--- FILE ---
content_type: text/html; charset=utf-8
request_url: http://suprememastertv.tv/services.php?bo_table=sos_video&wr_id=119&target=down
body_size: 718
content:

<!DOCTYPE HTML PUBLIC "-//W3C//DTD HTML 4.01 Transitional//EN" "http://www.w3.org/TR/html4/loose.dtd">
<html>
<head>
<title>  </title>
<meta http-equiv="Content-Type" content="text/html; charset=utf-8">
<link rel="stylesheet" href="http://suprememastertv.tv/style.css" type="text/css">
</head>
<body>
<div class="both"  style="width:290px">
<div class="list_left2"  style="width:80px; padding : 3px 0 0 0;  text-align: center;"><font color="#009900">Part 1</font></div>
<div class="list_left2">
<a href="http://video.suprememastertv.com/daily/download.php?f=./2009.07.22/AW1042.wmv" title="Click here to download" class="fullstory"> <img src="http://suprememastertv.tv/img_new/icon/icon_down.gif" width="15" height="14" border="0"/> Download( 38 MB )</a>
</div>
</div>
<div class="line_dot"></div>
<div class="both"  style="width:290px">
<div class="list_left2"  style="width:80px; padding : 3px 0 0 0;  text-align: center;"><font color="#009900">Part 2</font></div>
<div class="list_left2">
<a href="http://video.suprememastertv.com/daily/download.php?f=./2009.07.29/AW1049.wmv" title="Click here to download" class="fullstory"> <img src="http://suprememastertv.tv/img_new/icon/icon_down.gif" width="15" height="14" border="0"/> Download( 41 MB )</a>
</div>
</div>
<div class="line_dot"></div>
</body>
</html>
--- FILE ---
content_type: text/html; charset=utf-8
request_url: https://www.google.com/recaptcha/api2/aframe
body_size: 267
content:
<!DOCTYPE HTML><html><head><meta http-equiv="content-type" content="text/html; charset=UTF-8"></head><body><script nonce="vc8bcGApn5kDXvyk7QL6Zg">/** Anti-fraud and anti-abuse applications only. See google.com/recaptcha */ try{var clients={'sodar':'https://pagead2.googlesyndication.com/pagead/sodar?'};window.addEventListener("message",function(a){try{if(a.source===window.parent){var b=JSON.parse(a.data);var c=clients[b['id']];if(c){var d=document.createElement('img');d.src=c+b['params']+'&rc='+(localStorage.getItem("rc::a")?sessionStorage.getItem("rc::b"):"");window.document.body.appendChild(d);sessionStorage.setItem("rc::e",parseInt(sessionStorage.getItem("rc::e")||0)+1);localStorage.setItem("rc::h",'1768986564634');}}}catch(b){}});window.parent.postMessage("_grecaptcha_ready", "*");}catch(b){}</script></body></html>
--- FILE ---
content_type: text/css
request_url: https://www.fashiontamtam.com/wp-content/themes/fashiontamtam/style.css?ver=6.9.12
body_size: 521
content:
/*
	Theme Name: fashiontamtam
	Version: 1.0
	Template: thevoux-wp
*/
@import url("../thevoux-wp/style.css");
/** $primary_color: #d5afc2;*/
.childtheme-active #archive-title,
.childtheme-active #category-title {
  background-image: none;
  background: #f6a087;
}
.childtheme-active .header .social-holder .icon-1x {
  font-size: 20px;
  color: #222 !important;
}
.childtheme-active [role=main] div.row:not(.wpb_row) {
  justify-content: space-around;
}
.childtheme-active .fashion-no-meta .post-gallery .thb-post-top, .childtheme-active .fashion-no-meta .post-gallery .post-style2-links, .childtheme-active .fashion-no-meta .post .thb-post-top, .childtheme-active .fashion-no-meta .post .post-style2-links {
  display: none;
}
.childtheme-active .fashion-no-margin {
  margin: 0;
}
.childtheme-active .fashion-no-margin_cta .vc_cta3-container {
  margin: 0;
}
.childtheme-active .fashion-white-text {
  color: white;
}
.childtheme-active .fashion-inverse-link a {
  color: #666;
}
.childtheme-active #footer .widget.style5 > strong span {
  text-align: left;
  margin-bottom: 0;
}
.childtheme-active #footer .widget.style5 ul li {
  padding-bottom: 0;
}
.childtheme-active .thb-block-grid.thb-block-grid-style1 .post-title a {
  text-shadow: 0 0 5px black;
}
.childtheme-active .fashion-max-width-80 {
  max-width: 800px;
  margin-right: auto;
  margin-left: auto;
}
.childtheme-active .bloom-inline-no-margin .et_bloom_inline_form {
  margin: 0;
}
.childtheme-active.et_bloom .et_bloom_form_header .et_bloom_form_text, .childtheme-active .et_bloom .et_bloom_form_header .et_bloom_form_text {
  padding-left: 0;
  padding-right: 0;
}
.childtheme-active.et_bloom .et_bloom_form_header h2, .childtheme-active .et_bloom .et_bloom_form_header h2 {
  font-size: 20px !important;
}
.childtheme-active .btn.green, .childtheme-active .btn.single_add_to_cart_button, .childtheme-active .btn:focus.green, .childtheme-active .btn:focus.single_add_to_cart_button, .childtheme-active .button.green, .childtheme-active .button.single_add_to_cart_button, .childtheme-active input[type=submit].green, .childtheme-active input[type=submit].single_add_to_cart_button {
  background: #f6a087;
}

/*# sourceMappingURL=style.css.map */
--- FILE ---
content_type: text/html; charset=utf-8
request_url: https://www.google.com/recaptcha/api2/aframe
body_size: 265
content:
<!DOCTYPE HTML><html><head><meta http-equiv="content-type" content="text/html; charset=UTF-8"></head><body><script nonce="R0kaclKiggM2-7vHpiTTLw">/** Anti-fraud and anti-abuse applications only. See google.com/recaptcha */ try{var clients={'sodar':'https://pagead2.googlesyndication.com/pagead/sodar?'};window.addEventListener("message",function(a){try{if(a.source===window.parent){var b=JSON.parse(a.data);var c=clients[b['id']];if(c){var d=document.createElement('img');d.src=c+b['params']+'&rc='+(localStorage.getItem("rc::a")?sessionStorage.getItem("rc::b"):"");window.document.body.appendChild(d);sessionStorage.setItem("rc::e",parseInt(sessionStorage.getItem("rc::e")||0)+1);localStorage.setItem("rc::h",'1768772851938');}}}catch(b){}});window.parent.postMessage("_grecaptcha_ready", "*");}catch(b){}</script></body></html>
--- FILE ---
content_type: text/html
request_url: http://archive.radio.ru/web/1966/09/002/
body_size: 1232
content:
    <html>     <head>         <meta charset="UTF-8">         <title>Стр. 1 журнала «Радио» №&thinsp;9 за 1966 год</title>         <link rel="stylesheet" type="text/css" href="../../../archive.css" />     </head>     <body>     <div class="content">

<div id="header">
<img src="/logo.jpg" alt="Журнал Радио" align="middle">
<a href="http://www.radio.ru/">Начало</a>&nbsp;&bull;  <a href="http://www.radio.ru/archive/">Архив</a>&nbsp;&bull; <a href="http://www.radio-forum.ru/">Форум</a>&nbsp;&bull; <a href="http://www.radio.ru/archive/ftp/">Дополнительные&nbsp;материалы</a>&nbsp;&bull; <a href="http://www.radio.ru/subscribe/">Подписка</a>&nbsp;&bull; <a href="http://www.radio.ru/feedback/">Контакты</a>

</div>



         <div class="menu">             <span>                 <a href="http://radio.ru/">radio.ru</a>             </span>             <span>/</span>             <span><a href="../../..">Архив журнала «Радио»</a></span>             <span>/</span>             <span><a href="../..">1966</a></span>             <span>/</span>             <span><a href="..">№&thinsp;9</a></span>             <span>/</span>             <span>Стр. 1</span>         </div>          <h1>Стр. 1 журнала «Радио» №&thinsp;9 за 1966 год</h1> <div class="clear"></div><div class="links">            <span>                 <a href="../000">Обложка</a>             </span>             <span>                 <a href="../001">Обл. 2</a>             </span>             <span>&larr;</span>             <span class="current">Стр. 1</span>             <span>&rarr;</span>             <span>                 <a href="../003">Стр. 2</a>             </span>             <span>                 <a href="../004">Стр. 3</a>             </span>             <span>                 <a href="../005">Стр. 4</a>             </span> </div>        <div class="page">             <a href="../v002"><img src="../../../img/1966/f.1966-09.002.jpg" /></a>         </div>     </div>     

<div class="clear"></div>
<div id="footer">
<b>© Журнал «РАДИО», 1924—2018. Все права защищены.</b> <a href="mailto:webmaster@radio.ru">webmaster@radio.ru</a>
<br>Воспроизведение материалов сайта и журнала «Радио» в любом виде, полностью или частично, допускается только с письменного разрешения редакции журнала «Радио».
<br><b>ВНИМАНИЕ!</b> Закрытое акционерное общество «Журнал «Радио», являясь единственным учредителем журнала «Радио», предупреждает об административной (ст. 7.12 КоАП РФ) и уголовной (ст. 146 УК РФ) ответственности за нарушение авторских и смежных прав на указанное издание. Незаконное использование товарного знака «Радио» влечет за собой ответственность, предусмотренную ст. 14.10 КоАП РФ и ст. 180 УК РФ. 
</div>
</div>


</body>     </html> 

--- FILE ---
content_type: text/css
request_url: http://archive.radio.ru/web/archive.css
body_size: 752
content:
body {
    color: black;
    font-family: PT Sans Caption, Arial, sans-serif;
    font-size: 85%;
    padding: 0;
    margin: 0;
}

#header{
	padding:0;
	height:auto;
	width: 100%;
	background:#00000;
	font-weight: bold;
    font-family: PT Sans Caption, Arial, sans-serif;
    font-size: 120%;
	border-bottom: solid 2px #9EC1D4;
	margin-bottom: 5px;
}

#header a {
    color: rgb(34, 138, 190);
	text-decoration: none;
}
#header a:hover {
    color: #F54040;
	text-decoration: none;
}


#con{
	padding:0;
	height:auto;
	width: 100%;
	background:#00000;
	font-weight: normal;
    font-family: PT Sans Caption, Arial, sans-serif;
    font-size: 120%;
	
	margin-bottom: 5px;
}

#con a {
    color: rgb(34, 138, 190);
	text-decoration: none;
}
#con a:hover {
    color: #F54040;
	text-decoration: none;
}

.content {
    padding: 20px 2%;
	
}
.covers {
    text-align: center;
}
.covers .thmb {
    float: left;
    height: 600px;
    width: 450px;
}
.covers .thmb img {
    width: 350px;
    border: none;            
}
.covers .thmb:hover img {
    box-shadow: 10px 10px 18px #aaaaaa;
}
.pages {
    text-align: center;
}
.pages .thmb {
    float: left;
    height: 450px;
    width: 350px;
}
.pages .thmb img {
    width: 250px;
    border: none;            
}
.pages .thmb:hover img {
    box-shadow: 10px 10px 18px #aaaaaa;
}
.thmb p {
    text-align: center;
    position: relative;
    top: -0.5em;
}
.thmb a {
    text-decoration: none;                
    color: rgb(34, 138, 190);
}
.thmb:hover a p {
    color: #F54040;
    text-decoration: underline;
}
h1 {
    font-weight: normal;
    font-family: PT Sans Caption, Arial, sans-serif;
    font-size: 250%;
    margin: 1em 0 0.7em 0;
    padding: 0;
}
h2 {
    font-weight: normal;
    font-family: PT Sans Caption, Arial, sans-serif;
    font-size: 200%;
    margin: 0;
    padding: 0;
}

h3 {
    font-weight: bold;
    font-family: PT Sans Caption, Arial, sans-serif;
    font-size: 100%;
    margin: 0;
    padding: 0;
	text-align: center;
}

________________

## WORK REQUEST
In the entries above, find each line with the word "here" and return it.

## ANSWER BELOW
<a href="http://video.suprememastertv.com/daily/download.php?f=./2009.07.22/AW1042.wmv" title="Click here to download" class="fullstory"> <img src="http://suprememastertv.tv/img_new/icon/icon_down.gif" width="15" height="14" border="0"/> Download( 38 MB )</a>
<a href="http://video.suprememastertv.com/daily/download.php?f=./2009.07.29/AW1049.wmv" title="Click here to download" class="fullstory"> <img src="http://suprememastertv.tv/img_new/icon/icon_down.gif" width="15" height="14" border="0"/> Download( 41 MB )</a>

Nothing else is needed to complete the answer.